Effects of testing speed on the tensile and mode I fracture behavior of specimens printed through the Fused Deposition Modeling technique

Additive Manufacturing (AM) processes are known as revolutionary manufacturing processes that fabricate a part using a 3D model layer upon layer. These techniques gained more attention from various industries due to their advantages like low waste material. Also, these processes can produce any part with high degrees of complexity in a short period of time. The Fused Deposition Modeling (FDM) process is a material extrusion-based technique which works by extruding a fine molten polymeric filament through a heated nozzle on the heated platform named printer bed. In this method, some important manufacturing parameters play a crucial role in controlling the mechanical properties and quality of the final fabricated part. However, all printed specimens through the FDM process should be tested based on the standards under some critical circumstances. Thus, in the current research paper, five and three test speeds are considered in tensile and fracture testing procedures, respectively to evaluate how these speeds can affect the mechanical and mode I fracture properties. Also, as the FDM specimens present elastic-plastic behavior, the critical value of J-integral is assumed as a fracture assessment and calculated from the finite element analysis.

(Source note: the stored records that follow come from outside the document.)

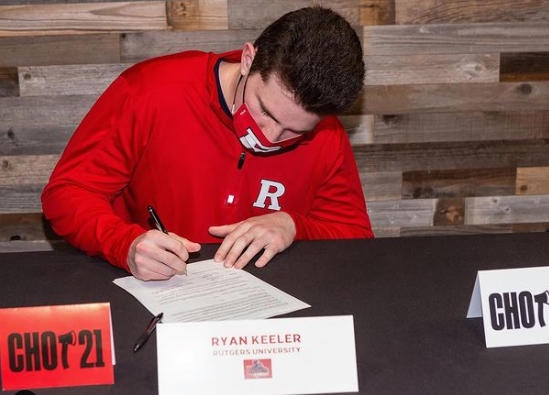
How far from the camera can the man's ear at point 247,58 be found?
157 cm

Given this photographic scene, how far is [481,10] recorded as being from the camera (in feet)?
8.57

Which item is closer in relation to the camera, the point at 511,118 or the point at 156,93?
the point at 156,93

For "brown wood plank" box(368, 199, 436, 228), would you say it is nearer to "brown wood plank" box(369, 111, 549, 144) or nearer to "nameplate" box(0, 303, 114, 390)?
"brown wood plank" box(369, 111, 549, 144)

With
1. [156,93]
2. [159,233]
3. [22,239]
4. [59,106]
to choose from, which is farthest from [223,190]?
[22,239]

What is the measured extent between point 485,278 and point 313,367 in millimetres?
330

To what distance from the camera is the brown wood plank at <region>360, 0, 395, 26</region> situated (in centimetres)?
258

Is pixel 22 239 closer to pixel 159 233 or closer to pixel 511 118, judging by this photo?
pixel 159 233

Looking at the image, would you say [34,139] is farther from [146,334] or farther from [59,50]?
[146,334]

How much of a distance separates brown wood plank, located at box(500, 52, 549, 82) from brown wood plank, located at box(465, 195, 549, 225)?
46 centimetres

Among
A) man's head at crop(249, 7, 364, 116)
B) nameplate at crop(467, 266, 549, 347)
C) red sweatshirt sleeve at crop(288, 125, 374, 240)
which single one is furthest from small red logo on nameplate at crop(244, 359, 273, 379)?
A: red sweatshirt sleeve at crop(288, 125, 374, 240)

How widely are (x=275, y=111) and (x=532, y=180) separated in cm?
167

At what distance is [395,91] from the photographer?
2662 mm

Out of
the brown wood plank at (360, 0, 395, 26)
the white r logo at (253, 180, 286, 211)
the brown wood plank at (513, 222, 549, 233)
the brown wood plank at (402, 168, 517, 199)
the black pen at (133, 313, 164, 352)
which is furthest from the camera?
the brown wood plank at (513, 222, 549, 233)

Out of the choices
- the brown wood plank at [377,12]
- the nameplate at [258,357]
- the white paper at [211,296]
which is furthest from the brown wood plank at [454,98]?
the nameplate at [258,357]
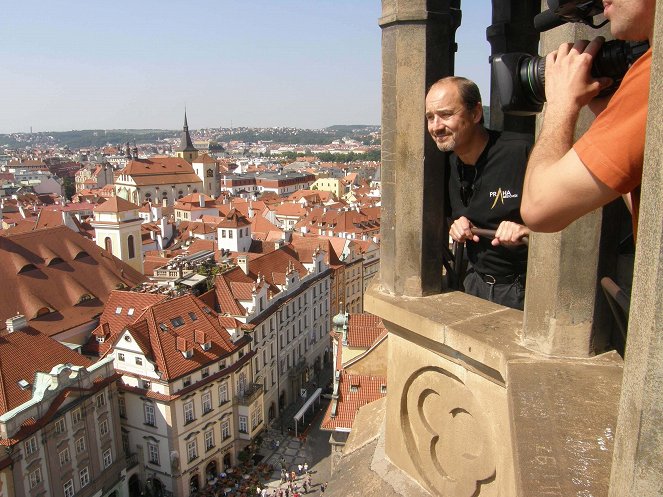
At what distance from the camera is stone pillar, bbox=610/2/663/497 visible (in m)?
0.96

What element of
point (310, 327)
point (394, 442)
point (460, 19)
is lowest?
point (310, 327)

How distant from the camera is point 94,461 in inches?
739

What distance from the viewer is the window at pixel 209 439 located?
2175cm

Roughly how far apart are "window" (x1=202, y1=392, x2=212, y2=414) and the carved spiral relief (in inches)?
762

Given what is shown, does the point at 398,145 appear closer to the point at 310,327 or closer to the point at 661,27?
the point at 661,27

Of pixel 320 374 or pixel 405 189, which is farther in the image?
pixel 320 374

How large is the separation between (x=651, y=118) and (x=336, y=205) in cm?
6199

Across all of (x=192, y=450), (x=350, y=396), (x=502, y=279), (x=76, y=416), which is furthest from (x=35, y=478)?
(x=502, y=279)

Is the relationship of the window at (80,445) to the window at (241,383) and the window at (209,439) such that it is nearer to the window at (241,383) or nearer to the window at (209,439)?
the window at (209,439)

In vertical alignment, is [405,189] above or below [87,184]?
above

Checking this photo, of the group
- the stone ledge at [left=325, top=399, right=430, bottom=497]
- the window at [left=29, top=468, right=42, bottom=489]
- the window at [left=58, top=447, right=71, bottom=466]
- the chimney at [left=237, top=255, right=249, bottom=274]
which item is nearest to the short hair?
the stone ledge at [left=325, top=399, right=430, bottom=497]

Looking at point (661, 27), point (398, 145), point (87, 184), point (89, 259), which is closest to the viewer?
point (661, 27)

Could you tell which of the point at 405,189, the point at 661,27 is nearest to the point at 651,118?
the point at 661,27

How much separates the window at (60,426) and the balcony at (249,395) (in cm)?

Among the mechanical properties, ultimate tensile strength is affected significantly by the test speed. For instance, the ultimate tensile strength of FDM specimens is 39.02, 38.58, 42.33, 48.09, and 52.11 for test speeds of 2, 4, 6, 8, and 10 mm/min, respectively. But vice-versa results are detected for the mode I fracture behavior and corresponding values of J for the FDM-PLA specimens. Finally, experimental and numerical results together with comprehensive discussions about the considered speeds and obtained results are reported.